"The Thing Around Your Neck" by Chimamanda Ngozi Adichie

In The Thing Around Your Neck, Chimamanda Ngozi Adichie gives us twelve insightful short stories that take readers deep inside Nigerian culture as well as to the intersection where Nigerian and American cultures collide.

This collection is a beautiful portrayal of African culture.  It's about the people and their lives, their emotions, wisdom and the human struggles that occur for everyone.   Adichie's subjects are men and women, adults and children, both in Africa and the United States.  This book takes you beyond the Africa you see on television or in the media and shows you the people at the heart of it.

In Tomorrow is Too Far, a young girl reminisces about the summer her brother Nonso died.  Nonso was the favourite of their grandmother, and the young girl as well as her cousin Dozie felt the pain of jealousy.   But after 13 years, the true story behind her brothers death continues to haunt her.

In The Thing Around Your Neck, a young woman arrives in America after gaining a sought after visa.  But after her uncle molests her, she takes off on her own and ends up working as a waitress.  She falls in love with a patron, a white man whose interest in world culture is a surprise to her.  

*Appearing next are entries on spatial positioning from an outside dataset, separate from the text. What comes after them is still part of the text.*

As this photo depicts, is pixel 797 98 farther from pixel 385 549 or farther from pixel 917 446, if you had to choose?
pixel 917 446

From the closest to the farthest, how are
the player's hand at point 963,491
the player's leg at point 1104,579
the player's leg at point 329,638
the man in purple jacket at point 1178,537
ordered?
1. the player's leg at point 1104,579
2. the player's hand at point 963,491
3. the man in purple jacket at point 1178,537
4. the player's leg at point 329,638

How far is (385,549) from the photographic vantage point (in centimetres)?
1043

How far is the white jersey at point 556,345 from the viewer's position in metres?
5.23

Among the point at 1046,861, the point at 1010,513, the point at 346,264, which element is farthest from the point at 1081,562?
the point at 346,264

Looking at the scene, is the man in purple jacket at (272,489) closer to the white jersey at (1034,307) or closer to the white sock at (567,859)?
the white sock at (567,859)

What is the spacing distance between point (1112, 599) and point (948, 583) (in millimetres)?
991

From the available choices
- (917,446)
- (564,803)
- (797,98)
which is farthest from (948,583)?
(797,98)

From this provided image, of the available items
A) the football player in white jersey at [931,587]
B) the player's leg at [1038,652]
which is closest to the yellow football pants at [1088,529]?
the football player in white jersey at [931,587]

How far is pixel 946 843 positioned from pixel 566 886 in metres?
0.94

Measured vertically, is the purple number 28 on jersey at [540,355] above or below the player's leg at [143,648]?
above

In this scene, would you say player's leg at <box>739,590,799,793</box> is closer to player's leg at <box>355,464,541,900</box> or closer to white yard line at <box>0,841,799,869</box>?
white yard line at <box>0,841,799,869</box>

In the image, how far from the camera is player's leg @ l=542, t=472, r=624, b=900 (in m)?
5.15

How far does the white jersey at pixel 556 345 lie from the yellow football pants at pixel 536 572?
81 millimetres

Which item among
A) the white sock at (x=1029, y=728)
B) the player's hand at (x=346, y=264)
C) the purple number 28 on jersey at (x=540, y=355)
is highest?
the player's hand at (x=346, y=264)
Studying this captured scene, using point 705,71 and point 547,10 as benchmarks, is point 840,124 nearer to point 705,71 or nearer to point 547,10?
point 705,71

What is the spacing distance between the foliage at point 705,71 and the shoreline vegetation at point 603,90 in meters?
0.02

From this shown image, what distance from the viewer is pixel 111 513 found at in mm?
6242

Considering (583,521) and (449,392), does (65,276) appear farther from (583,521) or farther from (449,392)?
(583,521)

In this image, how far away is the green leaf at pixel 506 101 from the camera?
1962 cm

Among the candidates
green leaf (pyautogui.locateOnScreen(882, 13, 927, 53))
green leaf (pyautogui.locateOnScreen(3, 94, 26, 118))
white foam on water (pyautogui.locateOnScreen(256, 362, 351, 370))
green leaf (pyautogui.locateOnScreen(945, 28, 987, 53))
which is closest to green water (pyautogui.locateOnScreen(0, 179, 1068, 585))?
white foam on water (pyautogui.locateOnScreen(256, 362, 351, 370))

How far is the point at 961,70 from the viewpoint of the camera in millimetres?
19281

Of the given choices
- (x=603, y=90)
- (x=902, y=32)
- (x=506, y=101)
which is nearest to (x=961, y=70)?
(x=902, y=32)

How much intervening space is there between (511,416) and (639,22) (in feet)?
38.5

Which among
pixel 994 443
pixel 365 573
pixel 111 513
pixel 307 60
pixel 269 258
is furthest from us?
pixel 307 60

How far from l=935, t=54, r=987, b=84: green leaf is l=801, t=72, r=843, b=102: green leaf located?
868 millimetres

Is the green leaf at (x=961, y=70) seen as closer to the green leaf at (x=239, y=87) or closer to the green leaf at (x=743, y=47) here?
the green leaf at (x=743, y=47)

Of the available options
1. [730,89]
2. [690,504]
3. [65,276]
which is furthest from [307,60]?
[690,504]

In The Shivering, a young woman in America is concerned about the fate of her ex-boyfriend after learning he may have been in a terrible plane crash in Nigeria.  When there is a knock at her door, she finds comfort in the prayers of a fellow Nigerian who lives in her building but she has never met before.

The above three are my favourite stories from the book.  I enjoyed how all twelve of the stories presented different viewpoints but had common threads amongst them.  Adichie presents a very accessible Nigerian culture, one readers of all backgrounds can understand and enjoy.  

I did find that many of the stories ended a bit early for me or in what seemed to me like strange places.  Some left me hanging in a good way, leaving me wondering but satisfied.  Others left me wanting just a little bit more to tie up the story better.  But there is no denying that Chimamanda Ngozi Adichie is a storyteller for this generation, a seasoned and talented author who will be one of our most prominent writers for years to come.


  1. I always pause when I come across this book while searching for African literature. The title is compelling to me. However I've not be inclined to purchase until I just read your review.